What this task involves
From the data below, restate every line word for word.

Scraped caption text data
=====
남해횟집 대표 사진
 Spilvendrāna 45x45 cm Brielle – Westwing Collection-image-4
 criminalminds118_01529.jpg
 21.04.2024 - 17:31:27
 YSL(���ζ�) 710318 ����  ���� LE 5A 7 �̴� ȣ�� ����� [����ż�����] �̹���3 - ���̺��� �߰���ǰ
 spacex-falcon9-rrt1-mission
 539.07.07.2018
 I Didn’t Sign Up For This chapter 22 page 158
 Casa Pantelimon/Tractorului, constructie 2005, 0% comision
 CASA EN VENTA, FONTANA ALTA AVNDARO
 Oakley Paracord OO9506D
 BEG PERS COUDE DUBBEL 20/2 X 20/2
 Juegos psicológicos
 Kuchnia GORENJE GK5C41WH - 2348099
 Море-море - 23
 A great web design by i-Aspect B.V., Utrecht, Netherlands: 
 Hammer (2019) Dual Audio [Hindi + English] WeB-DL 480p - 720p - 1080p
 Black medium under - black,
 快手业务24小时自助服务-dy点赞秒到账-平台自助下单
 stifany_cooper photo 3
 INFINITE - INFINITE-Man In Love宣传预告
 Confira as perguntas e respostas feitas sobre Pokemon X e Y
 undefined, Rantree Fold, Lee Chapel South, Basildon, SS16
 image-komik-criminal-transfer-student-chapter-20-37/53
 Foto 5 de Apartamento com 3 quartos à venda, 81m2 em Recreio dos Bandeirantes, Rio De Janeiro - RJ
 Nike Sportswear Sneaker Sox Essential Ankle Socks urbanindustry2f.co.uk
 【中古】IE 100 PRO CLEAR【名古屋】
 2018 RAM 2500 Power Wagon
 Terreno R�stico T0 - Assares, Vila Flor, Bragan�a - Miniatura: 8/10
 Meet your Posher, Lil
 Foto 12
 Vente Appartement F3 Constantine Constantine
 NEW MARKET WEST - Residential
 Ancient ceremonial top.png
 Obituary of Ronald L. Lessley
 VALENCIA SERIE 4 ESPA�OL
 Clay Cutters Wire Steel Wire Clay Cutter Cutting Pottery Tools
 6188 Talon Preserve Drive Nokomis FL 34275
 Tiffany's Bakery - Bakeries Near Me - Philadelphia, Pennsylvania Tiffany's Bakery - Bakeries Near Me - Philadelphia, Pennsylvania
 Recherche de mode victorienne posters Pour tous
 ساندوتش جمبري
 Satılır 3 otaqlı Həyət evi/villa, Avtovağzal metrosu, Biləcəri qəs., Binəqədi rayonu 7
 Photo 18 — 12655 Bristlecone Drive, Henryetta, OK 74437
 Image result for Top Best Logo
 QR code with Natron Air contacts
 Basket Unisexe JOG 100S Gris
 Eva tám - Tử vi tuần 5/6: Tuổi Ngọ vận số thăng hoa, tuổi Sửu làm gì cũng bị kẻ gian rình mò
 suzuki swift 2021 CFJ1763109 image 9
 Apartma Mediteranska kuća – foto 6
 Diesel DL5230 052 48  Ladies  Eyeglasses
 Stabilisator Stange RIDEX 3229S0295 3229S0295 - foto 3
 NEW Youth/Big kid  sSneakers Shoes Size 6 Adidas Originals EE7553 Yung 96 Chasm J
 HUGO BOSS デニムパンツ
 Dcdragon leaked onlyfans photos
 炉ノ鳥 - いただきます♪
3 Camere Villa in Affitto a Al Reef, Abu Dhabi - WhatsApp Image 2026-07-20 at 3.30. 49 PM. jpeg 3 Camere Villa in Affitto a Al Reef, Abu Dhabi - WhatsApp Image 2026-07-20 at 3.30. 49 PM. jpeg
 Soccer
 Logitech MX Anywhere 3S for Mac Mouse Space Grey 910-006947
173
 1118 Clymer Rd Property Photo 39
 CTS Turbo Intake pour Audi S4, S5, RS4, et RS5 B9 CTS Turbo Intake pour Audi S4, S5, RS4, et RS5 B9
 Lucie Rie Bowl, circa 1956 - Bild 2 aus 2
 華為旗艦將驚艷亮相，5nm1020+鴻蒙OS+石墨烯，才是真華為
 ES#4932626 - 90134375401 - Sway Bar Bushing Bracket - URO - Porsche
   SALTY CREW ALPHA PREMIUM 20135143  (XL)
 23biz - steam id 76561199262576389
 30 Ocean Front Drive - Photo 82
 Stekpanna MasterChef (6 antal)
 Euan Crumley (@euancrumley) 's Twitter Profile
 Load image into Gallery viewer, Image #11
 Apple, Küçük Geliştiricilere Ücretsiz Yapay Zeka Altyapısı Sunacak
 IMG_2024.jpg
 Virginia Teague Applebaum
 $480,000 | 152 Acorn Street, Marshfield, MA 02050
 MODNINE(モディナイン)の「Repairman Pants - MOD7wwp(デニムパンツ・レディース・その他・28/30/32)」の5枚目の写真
=====
Solution for this task
남해횟집 대표 사진
 Spilvendrāna 45x45 cm Brielle – Westwing Collection-image-4
 criminalminds118_01529.jpg
 21.04.2024 - 17:31:27
 YSL(���ζ�) 710318 ����  ���� LE 5A 7 �̴� ȣ�� ����� [����ż�����] �̹���3 - ���̺��� �߰���ǰ
 spacex-falcon9-rrt1-mission
 539.07.07.2018
 I Didn’t Sign Up For This chapter 22 page 158
 Casa Pantelimon/Tractorului, constructie 2005, 0% comision
 CASA EN VENTA, FONTANA ALTA AVNDARO
 Oakley Paracord OO9506D
 BEG PERS COUDE DUBBEL 20/2 X 20/2
 Juegos psicológicos
 Kuchnia GORENJE GK5C41WH - 2348099
 Море-море - 23
 A great web design by i-Aspect B.V., Utrecht, Netherlands: 
 Hammer (2019) Dual Audio [Hindi + English] WeB-DL 480p - 720p - 1080p
 Black medium under - black,
 快手业务24小时自助服务-dy点赞秒到账-平台自助下单
 stifany_cooper photo 3
 INFINITE - INFINITE-Man In Love宣传预告
 Confira as perguntas e respostas feitas sobre Pokemon X e Y
 undefined, Rantree Fold, Lee Chapel South, Basildon, SS16
 image-komik-criminal-transfer-student-chapter-20-37/53
 Foto 5 de Apartamento com 3 quartos à venda, 81m2 em Recreio dos Bandeirantes, Rio De Janeiro - RJ
 Nike Sportswear Sneaker Sox Essential Ankle Socks urbanindustry2f.co.uk
 【中古】IE 100 PRO CLEAR【名古屋】
 2018 RAM 2500 Power Wagon
 Terreno R�stico T0 - Assares, Vila Flor, Bragan�a - Miniatura: 8/10
 Meet your Posher, Lil
 Foto 12
 Vente Appartement F3 Constantine Constantine
 NEW MARKET WEST - Residential
 Ancient ceremonial top.png
 Obituary of Ronald L. Lessley
 VALENCIA SERIE 4 ESPA�OL
 Clay Cutters Wire Steel Wire Clay Cutter Cutting Pottery Tools
 6188 Talon Preserve Drive Nokomis FL 34275
 Tiffany's Bakery - Bakeries Near Me - Philadelphia, Pennsylvania Tiffany's Bakery - Bakeries Near Me - Philadelphia, Pennsylvania
 Recherche de mode victorienne posters Pour tous
 ساندوتش جمبري
 Satılır 3 otaqlı Həyət evi/villa, Avtovağzal metrosu, Biləcəri qəs., Binəqədi rayonu 7
 Photo 18 — 12655 Bristlecone Drive, Henryetta, OK 74437
 Image result for Top Best Logo
 QR code with Natron Air contacts
 Basket Unisexe JOG 100S Gris
 Eva tám - Tử vi tuần 5/6: Tuổi Ngọ vận số thăng hoa, tuổi Sửu làm gì cũng bị kẻ gian rình mò
 suzuki swift 2021 CFJ1763109 image 9
 Apartma Mediteranska kuća – foto 6
 Diesel DL5230 052 48  Ladies  Eyeglasses
 Stabilisator Stange RIDEX 3229S0295 3229S0295 - foto 3
 NEW Youth/Big kid  sSneakers Shoes Size 6 Adidas Originals EE7553 Yung 96 Chasm J
 HUGO BOSS デニムパンツ
 Dcdragon leaked onlyfans photos
 炉ノ鳥 - いただきます♪
3 Camere Villa in Affitto a Al Reef, Abu Dhabi - WhatsApp Image 2026-07-20 at 3.30. 49 PM. jpeg 3 Camere Villa in Affitto a Al Reef, Abu Dhabi - WhatsApp Image 2026-07-20 at 3.30. 49 PM. jpeg
 Soccer
 Logitech MX Anywhere 3S for Mac Mouse Space Grey 910-006947
173
 1118 Clymer Rd Property Photo 39
 CTS Turbo Intake pour Audi S4, S5, RS4, et RS5 B9 CTS Turbo Intake pour Audi S4, S5, RS4, et RS5 B9
 Lucie Rie Bowl, circa 1956 - Bild 2 aus 2
 華為旗艦將驚艷亮相，5nm1020+鴻蒙OS+石墨烯，才是真華為
 ES#4932626 - 90134375401 - Sway Bar Bushing Bracket - URO - Porsche
   SALTY CREW ALPHA PREMIUM 20135143  (XL)
 23biz - steam id 76561199262576389
 30 Ocean Front Drive - Photo 82
 Stekpanna MasterChef (6 antal)
 Euan Crumley (@euancrumley) 's Twitter Profile
 Load image into Gallery viewer, Image #11
 Apple, Küçük Geliştiricilere Ücretsiz Yapay Zeka Altyapısı Sunacak
 IMG_2024.jpg
 Virginia Teague Applebaum
 $480,000 | 152 Acorn Street, Marshfield, MA 02050
 MODNINE(モディナイン)の「Repairman Pants - MOD7wwp(デニムパンツ・レディース・その他・28/30/32)」の5枚目の写真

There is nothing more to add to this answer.